*WORK TASK A*: In the article on Microsoft's Operations Management Suite add-on, rewrite the passage between "The software bundles" and "offering, Azure Backup.", inclusive, changing "cloud bursting" to "capacity bursting".
*WORK TASK B*:
Answer these questions from the article on Microsoft's Operations Management Suite add-on:
(i) At what event, and in which month, was OMS announced?
(ii) What is Guru Pangal's position at Microsoft?
(iii) What does the abbreviation DPM stand for?
*WORK TASK C*: Resume the article on Microsoft's Operations Management Suite add-on after its final paragraph.

QUOTED PASSAGE START

Microsoft is connecting customers of its System Center data center management platform to their cloud workloads with a new add-on.
Today’s release of the Operations Management Suite (OMS) add-on for System Center brings IT monitoring, automation and data protection capabilities to System Center. Announced in May at the Ignite conference in Chicago, OMS is a “hybrid management solution that extends the value of System Center and helps you manage your corporate workloads no matter where they run—Azure, AWS, Windows Server, Linux, VMware, or OpenStack,” explained Guru Pangal, general manager of Hybrid Storage at Microsoft, in a statement.
The software bundles various OMS components (Operational Insights, Backup, Site Recovery and Automation), trimming costs for organizations that require the full suite’s capabilities. “For every System Center Standard or Datacenter license you own with Software Assurance, you will be able to purchase a corresponding Microsoft Operations Management Suite add-on for access to allocated solutions that enable you to extend your datacenter, quickly enable hybrid cloud scenarios, and take advantage of cloud bursting, migration and dev/test scenarios,” Pangal said.
In addition, OMS customers get access to the new enhancements Microsoft has made to its cloud data protection offering, Azure Backup.
Azure Backup also gains an infrastructure-as-a-service (IaaS) virtual machine (VM) feature that supports premium storage, multidisk storage and PowerShell automation. Plus, the service now offers a new console that provides management and monitoring tools using the familiar Azure admin experience.
Organizations can now use OMS to safeguard their data using Microsoft’s enterprise backup and recovery software, Data Protection Manager (DPM). “A new downloadable backup agent based on DPM technology for Azure Backup offers customers of all sizes advanced functionality to enable fast and efficient hybrid backup services as part of their Azure Backup investment,” Pangal said.

QUOTED PASSAGE END
DATA BLOCK START

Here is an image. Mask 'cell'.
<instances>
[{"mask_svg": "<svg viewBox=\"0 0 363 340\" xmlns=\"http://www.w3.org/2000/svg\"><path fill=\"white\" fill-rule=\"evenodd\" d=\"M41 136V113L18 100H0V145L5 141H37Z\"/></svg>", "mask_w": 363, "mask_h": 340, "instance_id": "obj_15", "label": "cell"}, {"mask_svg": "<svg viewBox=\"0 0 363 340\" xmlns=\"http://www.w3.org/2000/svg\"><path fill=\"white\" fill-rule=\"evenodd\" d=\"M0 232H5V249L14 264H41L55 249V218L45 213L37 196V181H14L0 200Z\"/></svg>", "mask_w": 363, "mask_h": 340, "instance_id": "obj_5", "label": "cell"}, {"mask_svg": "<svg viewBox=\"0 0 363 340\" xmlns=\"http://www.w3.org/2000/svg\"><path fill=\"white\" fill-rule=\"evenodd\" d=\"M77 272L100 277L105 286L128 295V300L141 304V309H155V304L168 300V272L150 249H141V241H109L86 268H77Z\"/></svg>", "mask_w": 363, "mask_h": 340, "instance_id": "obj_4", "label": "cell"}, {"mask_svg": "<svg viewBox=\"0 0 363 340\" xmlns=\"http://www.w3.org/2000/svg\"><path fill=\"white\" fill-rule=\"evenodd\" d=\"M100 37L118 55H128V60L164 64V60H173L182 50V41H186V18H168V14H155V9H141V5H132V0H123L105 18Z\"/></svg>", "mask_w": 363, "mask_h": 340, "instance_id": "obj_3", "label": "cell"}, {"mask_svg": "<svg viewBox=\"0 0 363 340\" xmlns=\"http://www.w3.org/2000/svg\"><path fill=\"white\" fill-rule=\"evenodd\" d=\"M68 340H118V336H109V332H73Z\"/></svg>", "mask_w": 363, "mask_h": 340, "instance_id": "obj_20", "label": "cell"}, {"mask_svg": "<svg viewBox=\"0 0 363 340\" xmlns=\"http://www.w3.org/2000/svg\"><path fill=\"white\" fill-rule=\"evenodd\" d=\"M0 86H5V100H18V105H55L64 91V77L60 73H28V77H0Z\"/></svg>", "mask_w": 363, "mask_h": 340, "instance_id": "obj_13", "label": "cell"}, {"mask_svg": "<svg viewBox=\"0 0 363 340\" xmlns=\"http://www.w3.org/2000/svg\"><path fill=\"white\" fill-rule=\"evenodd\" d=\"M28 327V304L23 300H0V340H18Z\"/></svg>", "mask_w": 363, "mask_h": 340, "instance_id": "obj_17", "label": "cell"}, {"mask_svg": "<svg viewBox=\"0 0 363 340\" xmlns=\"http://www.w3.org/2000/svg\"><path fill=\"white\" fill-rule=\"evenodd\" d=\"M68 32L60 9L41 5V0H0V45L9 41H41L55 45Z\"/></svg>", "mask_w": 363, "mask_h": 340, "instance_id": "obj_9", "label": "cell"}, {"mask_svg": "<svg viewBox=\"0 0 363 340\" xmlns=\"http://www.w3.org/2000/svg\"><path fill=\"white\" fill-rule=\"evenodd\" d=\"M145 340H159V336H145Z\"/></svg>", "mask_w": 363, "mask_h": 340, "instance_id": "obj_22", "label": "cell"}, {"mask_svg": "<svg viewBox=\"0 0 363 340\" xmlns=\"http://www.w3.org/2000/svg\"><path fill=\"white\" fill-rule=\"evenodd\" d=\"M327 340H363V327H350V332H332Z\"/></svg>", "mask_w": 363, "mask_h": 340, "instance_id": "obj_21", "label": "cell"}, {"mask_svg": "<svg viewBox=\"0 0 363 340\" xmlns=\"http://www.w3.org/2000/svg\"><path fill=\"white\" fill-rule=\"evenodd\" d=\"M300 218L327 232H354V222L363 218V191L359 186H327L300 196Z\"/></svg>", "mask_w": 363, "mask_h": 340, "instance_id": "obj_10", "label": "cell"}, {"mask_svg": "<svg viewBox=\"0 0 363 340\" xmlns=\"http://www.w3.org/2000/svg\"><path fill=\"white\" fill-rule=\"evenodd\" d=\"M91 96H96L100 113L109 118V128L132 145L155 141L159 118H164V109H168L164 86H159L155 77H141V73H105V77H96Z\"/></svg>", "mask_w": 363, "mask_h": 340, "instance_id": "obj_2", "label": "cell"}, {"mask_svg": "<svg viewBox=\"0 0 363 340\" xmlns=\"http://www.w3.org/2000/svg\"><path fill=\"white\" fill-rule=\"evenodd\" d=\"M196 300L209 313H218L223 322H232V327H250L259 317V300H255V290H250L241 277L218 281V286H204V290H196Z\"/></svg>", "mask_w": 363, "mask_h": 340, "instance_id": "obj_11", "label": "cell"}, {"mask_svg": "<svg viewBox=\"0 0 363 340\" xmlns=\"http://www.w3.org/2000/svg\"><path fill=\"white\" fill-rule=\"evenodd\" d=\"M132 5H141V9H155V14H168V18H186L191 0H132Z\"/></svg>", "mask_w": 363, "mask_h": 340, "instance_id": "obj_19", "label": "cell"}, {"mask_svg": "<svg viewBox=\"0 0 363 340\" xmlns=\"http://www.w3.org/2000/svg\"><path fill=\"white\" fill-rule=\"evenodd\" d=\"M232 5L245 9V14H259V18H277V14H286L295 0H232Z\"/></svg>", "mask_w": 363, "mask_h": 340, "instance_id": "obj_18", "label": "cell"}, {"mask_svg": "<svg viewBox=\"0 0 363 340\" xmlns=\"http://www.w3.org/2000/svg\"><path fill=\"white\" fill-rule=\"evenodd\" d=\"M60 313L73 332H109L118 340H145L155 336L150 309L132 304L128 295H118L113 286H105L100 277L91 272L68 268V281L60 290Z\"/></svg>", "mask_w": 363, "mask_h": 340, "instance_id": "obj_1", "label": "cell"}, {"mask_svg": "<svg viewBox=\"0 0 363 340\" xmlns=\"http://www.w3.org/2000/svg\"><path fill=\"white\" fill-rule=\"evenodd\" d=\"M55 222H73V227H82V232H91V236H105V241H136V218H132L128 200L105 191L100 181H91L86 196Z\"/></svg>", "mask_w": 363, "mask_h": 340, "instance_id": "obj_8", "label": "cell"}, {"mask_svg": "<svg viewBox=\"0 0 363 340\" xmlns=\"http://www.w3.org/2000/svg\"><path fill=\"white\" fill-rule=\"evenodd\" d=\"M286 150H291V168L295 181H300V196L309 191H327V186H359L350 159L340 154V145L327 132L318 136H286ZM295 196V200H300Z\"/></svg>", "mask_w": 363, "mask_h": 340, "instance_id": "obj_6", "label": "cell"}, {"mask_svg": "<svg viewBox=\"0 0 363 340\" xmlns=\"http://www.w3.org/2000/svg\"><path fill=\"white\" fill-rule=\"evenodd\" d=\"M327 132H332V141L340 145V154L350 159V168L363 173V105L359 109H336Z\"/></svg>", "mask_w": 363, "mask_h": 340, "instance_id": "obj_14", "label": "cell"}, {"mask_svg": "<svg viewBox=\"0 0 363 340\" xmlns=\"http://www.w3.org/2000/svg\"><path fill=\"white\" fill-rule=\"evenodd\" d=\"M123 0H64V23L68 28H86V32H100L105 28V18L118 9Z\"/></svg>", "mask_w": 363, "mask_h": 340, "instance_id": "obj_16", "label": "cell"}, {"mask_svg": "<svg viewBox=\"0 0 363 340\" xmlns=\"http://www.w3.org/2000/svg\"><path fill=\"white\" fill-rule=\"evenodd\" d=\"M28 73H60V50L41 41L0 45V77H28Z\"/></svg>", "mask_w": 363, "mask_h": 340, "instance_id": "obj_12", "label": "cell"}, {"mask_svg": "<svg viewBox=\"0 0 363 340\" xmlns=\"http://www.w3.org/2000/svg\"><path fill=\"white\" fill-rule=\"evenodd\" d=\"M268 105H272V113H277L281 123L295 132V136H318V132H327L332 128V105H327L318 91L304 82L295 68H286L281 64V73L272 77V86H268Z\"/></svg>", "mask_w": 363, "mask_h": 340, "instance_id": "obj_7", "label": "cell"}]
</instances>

DATA BLOCK END

*WRITTEN ANSWER A*:
The software bundles various OMS components (Operational Insights, Backup, Site Recovery and Automation), trimming costs for organizations that require the full suite’s capabilities. “For every System Center Standard or Datacenter license you own with Software Assurance, you will be able to purchase a corresponding Microsoft Operations Management Suite add-on for access to allocated solutions that enable you to extend your datacenter, quickly enable hybrid cloud scenarios, and take advantage of capacity bursting, migration and dev/test scenarios,” Pangal said.
In addition, OMS customers get access to the new enhancements Microsoft has made to its cloud data protection offering, Azure Backup.

*WRITTEN ANSWER B*:
(i) OMS was announced at the Ignite conference in Chicago in May.
(ii) He is general manager of Hybrid Storage at Microsoft.
(iii) DPM stands for Data Protection Manager.

*WRITTEN ANSWER C*:
DPM has also been upgraded in its on-premises implementation, enabling it to expand beyond Microsoft workloads.
“In response to customer feedback and our commitment to continue to bring new capability to our System Center platform, DPM will now provide greater heterogeneous support with new host level, agentless backup of VMware VMs,” he added. “Once a VMware VM is configured for protection, all workflows and backup targets (disk, cloud and tape) are supported at the same fidelity as Hyper-V VMs,” Microsoft’s own virtualization technology.
Microsoft has been working to boost its hybrid cloud management capabilities, a process that on occasion involves buying up other companies. Earlier this month, Microsoft announced that it had acquired BlueStripe, a hybrid cloud application management specialist, and its eponymous platform for an undisclosed amount.
“The technology discovers and maps applications and dependencies, pinpoints problems for faster resolution, and helps maintain SLAs across complex underlying infrastructure,” said Microsoft Cloud General Manager Mike Neil in a June 10 announcement. BlueStripe’s software will help improve Microsoft’s on-premises and cloud monitoring capabilities and is being incorporated into System Center and OMS, according to the software giant.